Une peur qui a contaminé la diaspora

Depuis la chute de Bouteflika, le pouvoir algérien multiplie les lois répressives, assimilant toute critique du gouvernement ou de l’armée à du terrorisme. Des journalistes sont mis en prison, des médias fermés. Le cas le plus emblématique reste celui d’Ihsane El Kadi, fondateur de Radio M et de Maghreb Emergent, condamné à sept ans derrière les barreaux pour ses écrits. “Ce journaliste n’a rien à faire en prison, dénonce Khaled Drareni, représentant de RSF pour l’Afrique du Nord. Toute peine le privant de liberté, quelle que soit sa durée, est inique.”

Pour éviter toute nouvelle révolte, le pouvoir sème la peur et la paranoïa, y compris dans la diaspora. “Des milliers d’Algériens usent de leur liberté de parole à l’étranger et critiquent le régime, raconte une intellectuelle algérienne qui préfère rester anonyme, par crainte de représailles.
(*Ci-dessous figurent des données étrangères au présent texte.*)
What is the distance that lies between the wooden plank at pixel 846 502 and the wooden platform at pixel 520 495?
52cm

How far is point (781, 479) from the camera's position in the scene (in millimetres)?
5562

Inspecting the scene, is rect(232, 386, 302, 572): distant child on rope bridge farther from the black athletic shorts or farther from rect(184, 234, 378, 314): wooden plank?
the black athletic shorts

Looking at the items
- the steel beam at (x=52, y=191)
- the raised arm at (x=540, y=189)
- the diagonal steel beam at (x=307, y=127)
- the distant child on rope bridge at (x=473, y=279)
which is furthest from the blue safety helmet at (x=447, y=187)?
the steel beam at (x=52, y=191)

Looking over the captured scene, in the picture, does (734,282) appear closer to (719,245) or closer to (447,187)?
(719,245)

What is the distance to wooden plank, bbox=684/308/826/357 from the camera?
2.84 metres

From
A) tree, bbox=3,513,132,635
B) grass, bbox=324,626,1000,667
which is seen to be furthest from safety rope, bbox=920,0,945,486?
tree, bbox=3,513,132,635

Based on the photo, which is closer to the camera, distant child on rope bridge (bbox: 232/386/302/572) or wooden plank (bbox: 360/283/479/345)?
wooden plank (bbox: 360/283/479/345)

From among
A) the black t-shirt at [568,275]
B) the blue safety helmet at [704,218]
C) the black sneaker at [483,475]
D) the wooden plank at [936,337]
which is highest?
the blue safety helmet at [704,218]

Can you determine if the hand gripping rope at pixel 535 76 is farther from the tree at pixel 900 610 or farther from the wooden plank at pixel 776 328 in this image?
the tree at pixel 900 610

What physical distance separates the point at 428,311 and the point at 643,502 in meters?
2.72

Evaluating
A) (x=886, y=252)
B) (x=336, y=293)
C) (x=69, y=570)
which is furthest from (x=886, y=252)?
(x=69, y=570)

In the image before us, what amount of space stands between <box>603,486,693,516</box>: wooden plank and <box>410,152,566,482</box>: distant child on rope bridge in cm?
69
Ils peuvent entrer en Algérie, mais au moment de passer la frontière, ils découvrent qu’ils sont accusés de complot contre la sécurité de l’Etat et se retrouvent interdits de quitter le territoire, souvent pendant plusieurs années et sans procès. Le régime a ainsi réussi à faire taire une grande partie de la diaspora.”

Le 7 septembre, les Algériens sont appelés aux urnes pour la première fois depuis 2019. Le nom du vainqueur est déjà connu, puisque le président Abdelmadjid Tebboune conserve le soutien militaire. A Alger, les révolutionnaires dorment désormais en prison. Tout comme la liberté.